I guess I'm fairly sympathetic here, especially given how stupid I find the idea of all these reboots. I didn't mind it. It wasn't great or thrilling or awesome, but I wasn't repulsed, and I think that says a lot. I didn't think it was as cheesy as the Nolans, nor nearly as repulsive as the other DC and Marvel stuff that's going on. Again, more subdued.

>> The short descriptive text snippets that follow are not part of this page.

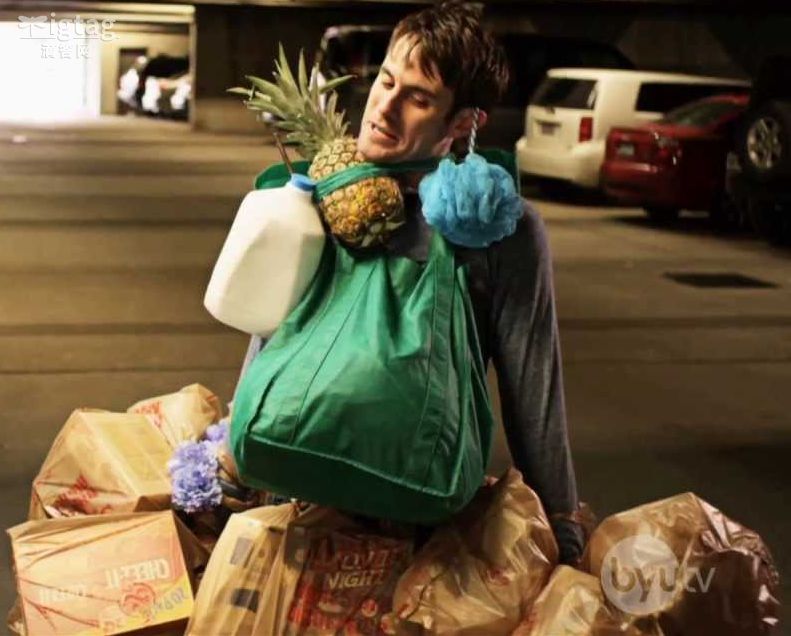 toomanybags1.jpg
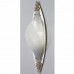 Бра IDL 475/1AP-PFP Crystal Moon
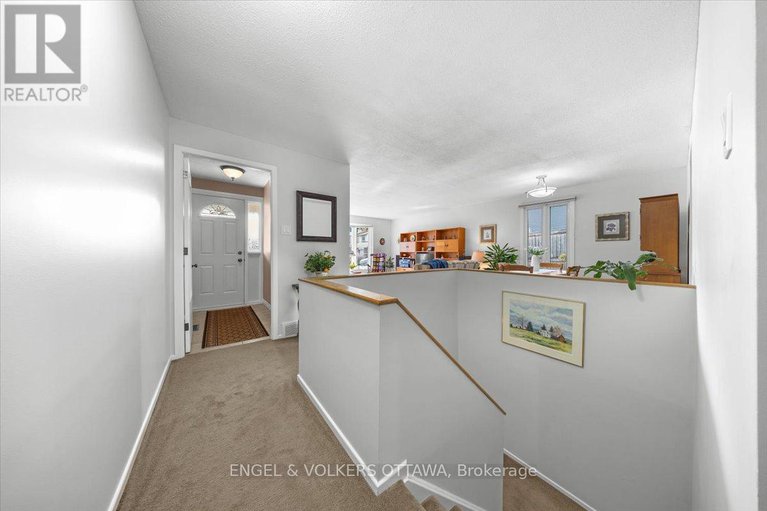 28855276/11-ventnor-way/pheasant-run/ottawa/ontario/K2J1M2_5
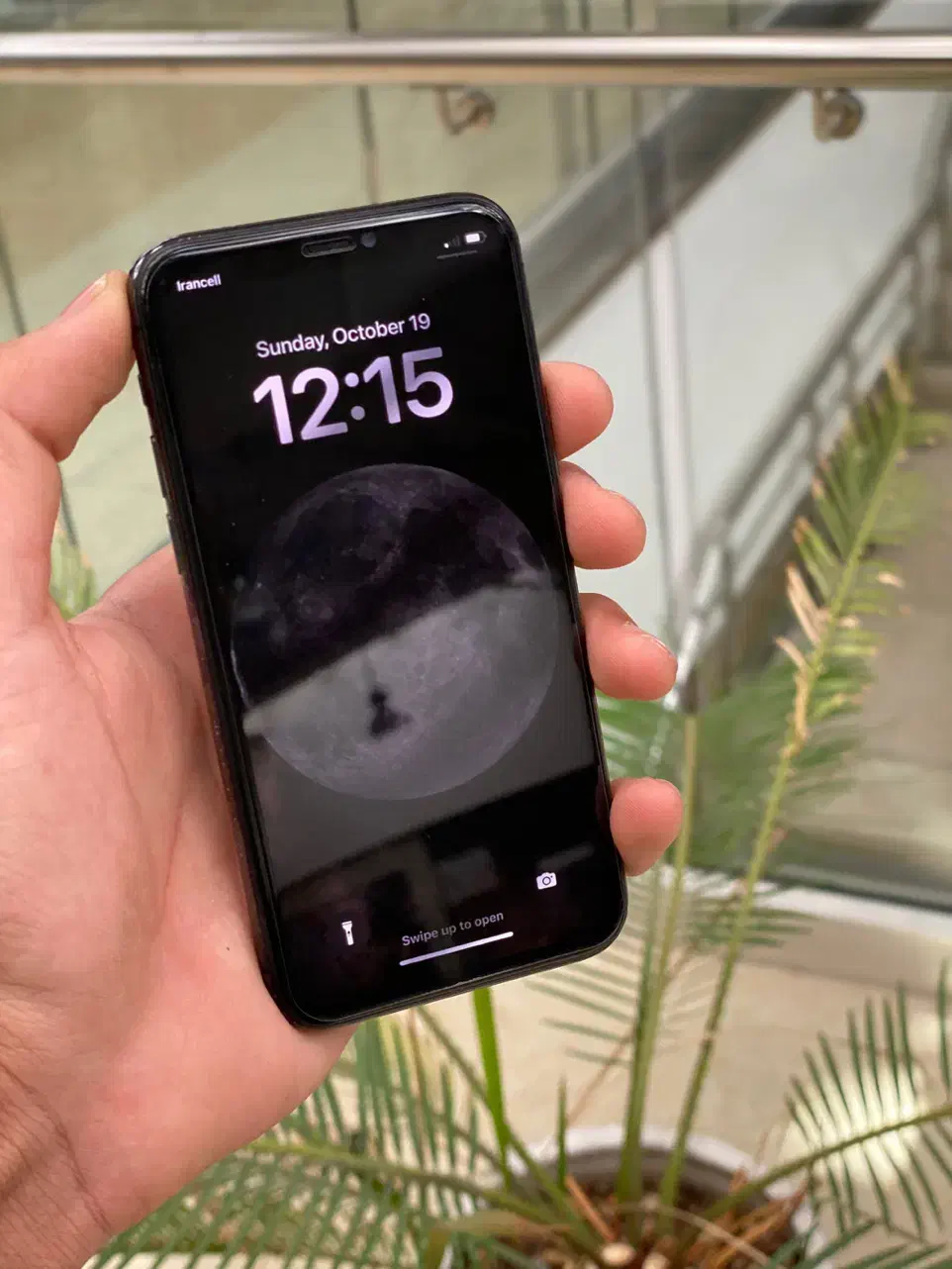 iphone 11 pro|موبایل|بم, |دیوار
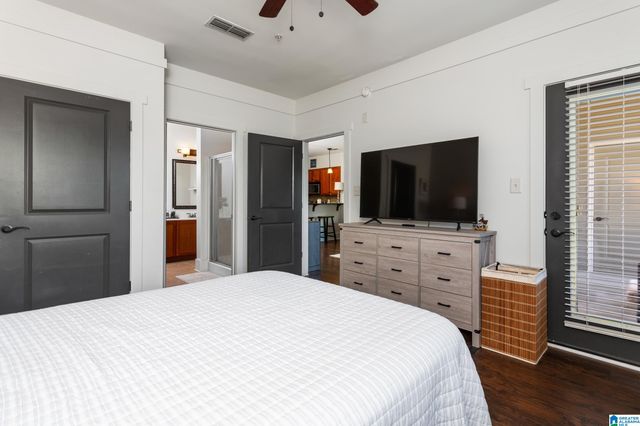 475 River Forest Ln Ste 3240, Talladega, AL 35160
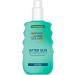 Garnier Ambre Solaire After Sun Spray 200ml | Soothing Moisturizing Formula - Buy Online on GoSupps.com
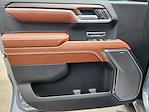New 2025 GMC Sierra 1500 Denali Ultimate Crew Cab 4WD Pickup for sale #G250628 - photo 6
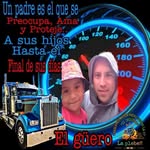 Abraham Perea - @abraham.perea.39 - Instagram
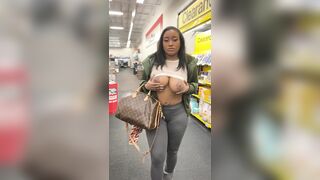 [263 of 457 Vids] Nikiarenee (Nikia Renee) OnlyFans Leaks Nude Cosplay Corn Queen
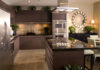 Cucina moderna | 6 idee da scoprire cucina moderna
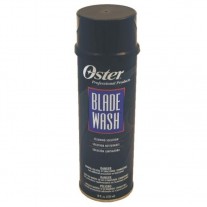 Limpiador de cabezales Blade Wash Oster 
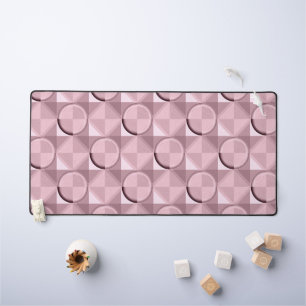 Alfrombrillas De Escritorio Personalizado Desk Mat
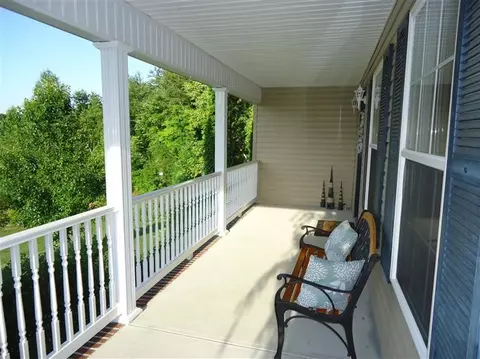 91 Stone Ridge Ct, Corbin, KY 40701 photo 17
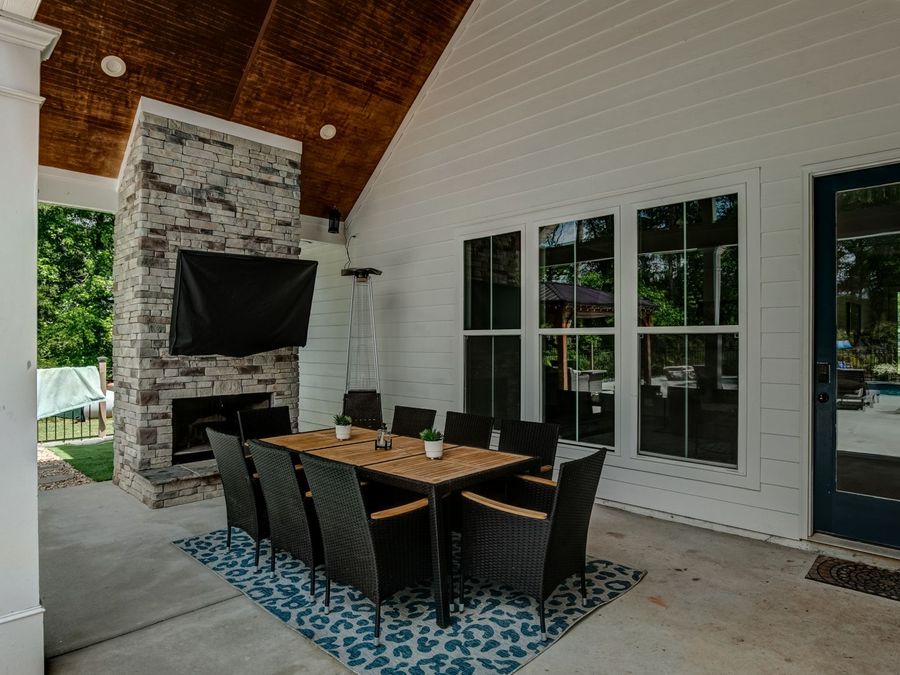 Property Image 62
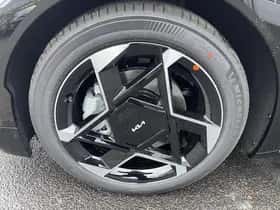Kia EV4 (2026) thumbnail 57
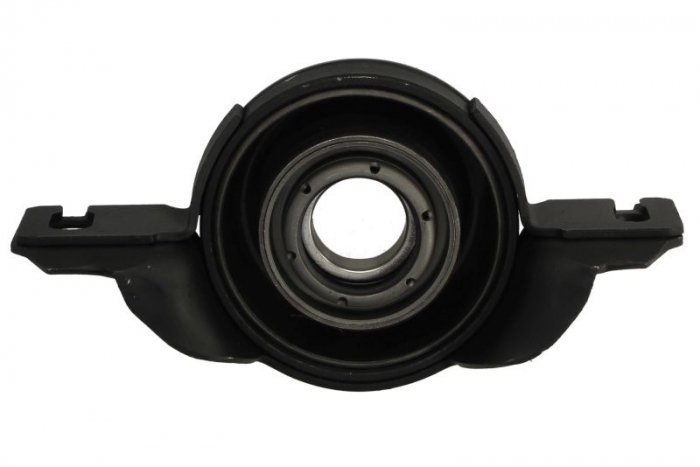 Suport ax cardanic (30mm) potrivit LEXUS RX; TOYOTA AVENSIS VERSO, CALDINA, HARRIER, HIGHLANDER / KLUGER, NOAH/VOXY, PREVIA II 2.0-3.5 05.97- [2]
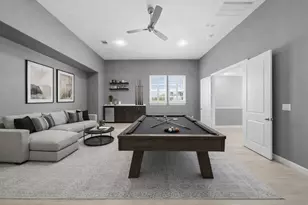 1135 W 21st St, Houston, TX 77008 - Photo 36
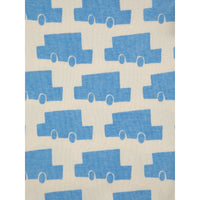 bobo-choses-cars-all-over-long-sleeve-body-bobo-w22222ab018-6-12m- (5)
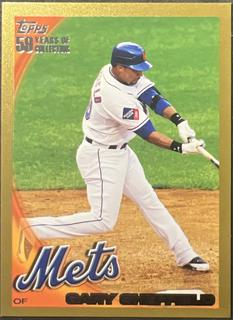 Gary Sheffield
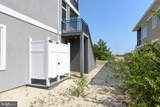 1910 Bay Shore Drive - Photo 38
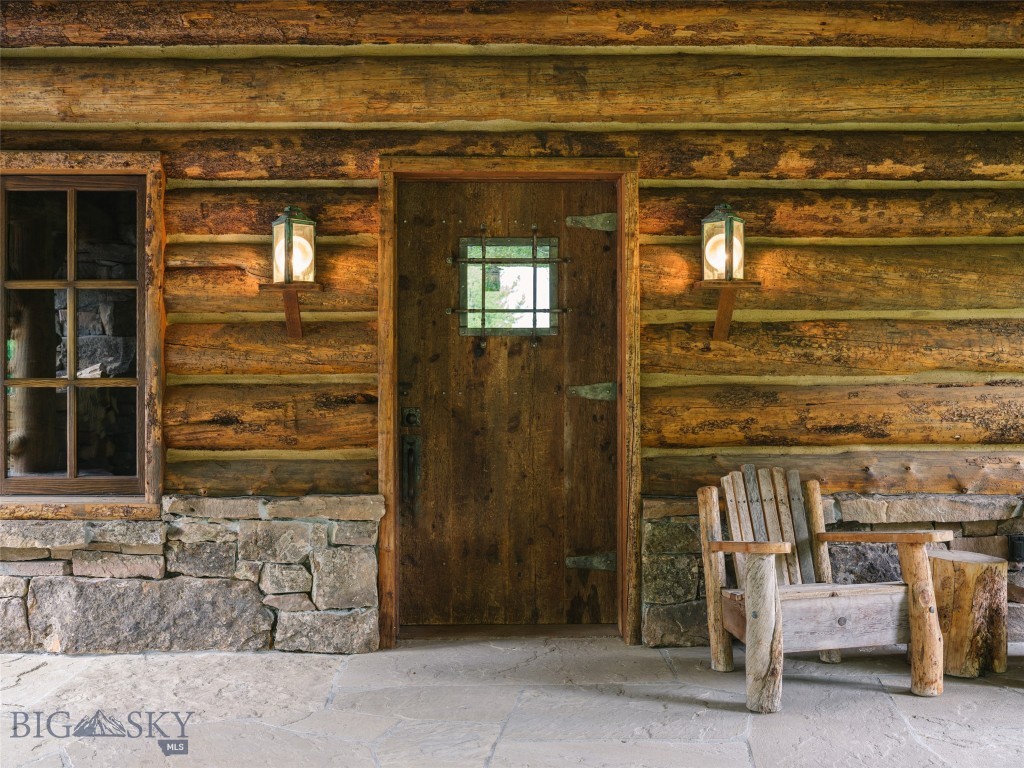 318 Wildridge Fork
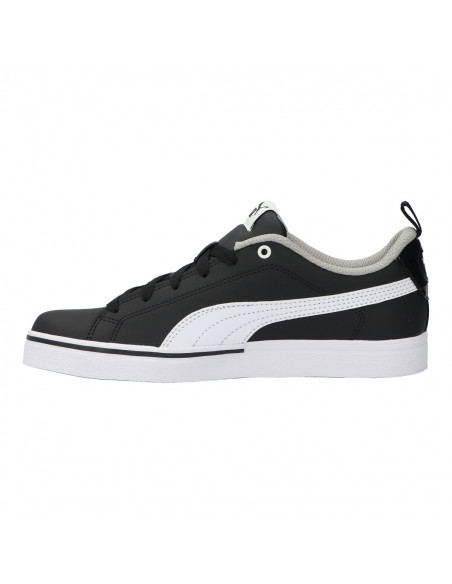 DEPORTIVO CASUAL-PUMA-PUMA BREAK POINT VULC JR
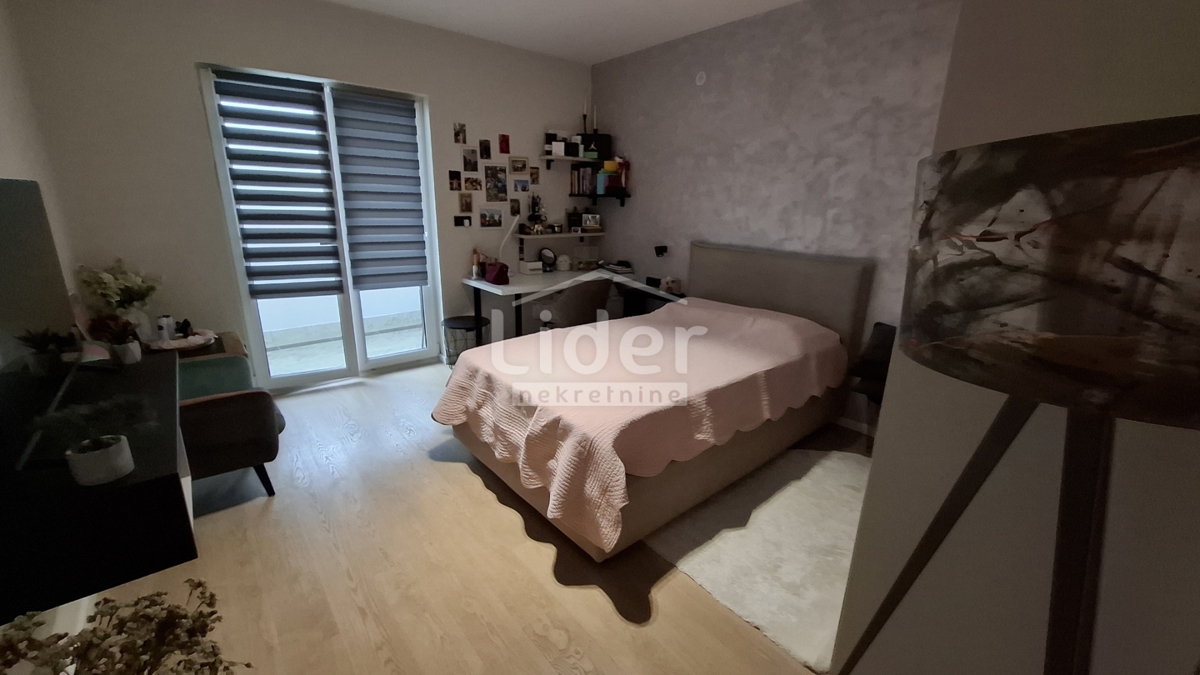 Appartamento Pehlin, Rijeka, 201m2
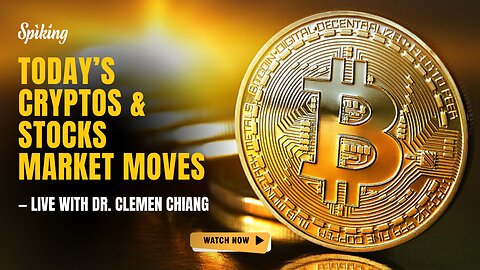 Lessons From 25 Years Of Trading Through Market Crashes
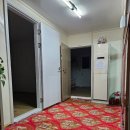 구룡포장길리민박 이미지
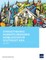 Strengthening Domestic Resource Mobilization in Southeast Asia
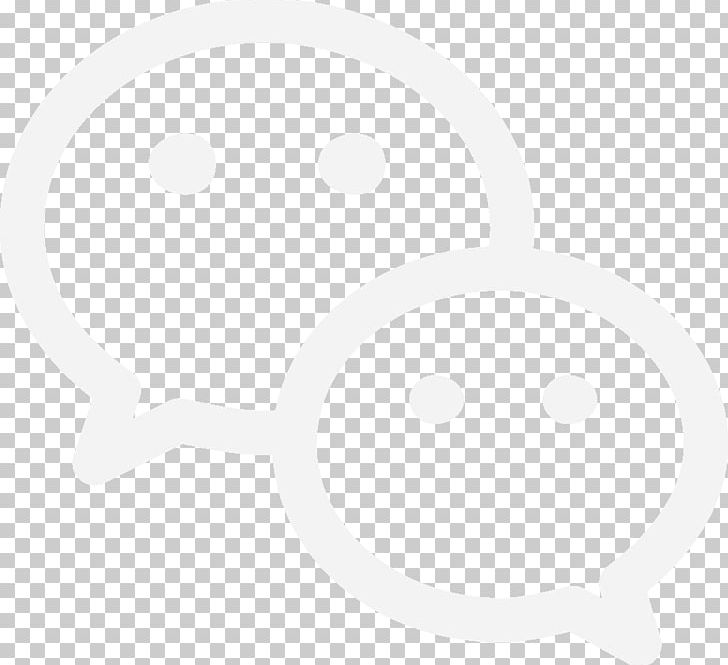 White Font PNG, Clipart, Art, Black And White, Circle, Smile, White Free PNG Download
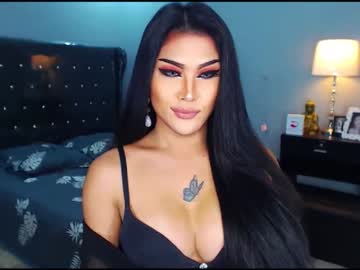clarissamolina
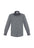 Mens Monaco Long Sleeve Shirt - Simply Merchandise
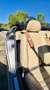 MG TF TF 1.8 135 Plateado - thumbnail 24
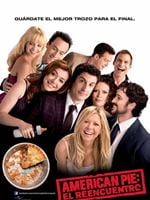 American Reunion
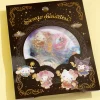Sanrio Characters Magical Stickers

I'm ambivalent on Paul Dano's performance. It was one of the least subtle and most epic components. I've written on the progression of Oscar-royal Bond villains -- I resent the perceived need for increasingly alien villains (Skyfall...Spectre...No Time to Die). They're abstract and unrelatable. This trend transcends Bond though. Superhero movies also seem caught in a futile game of one-upping that pulls the ground out from beneath the villains. I understand the principle: the foreign terror is real; meeting these villains is akin to meeting the black hole in Interstellar. But it's getting too obvious and silly, especially for movies trying to be grounded. The Bond franchise has always been hyperbolic, of course, but their attempts to ground it in real human drama have largely failed thanks to ungrounded villains. The Batman is also going for something more subtle and underground than recent superhero movies, including the Nolan iteration -- yet simultaneously participating in the silly villain one-upping. By the end, Dano unhinges whatever subtlety persisted. His talk with Batman in the cell did it for me -- and that was his big moment. It felt like acting. It felt like There Will Be Blood. How do cerebral serial killers speak in reality? I don't know, but I'm guessing it's nothing like this. Hopefully Dano did some research, if not actually spoke to some. It felt ridiculous. Here's Robert Pattinson with his little bat ears, and Eli Sunday Paul Dano shouting pulp poetry at him... don't the actors feel dumb? Dano's performance was arresting, but excessive.
I'd be more qualified to write about all these superhero movies if I read the comics. But I like movies, and I'm interested in movies, and all these superhero movies are pretty questionable, even when fun.
One of my biggest problems here was not understanding Bruce's motivations. It didn't feel like he had anything to fight for, so any failures would feel inconsequential. At least Christian Bale had Rachel and other normal human instincts. Pattinson was a bat cave himself -- cold and empty. I think we need some reason to care about Batman's life and fate. I didn't sense much here. He felt like a martyr just waiting to be martyred for a city probably doomed anyway.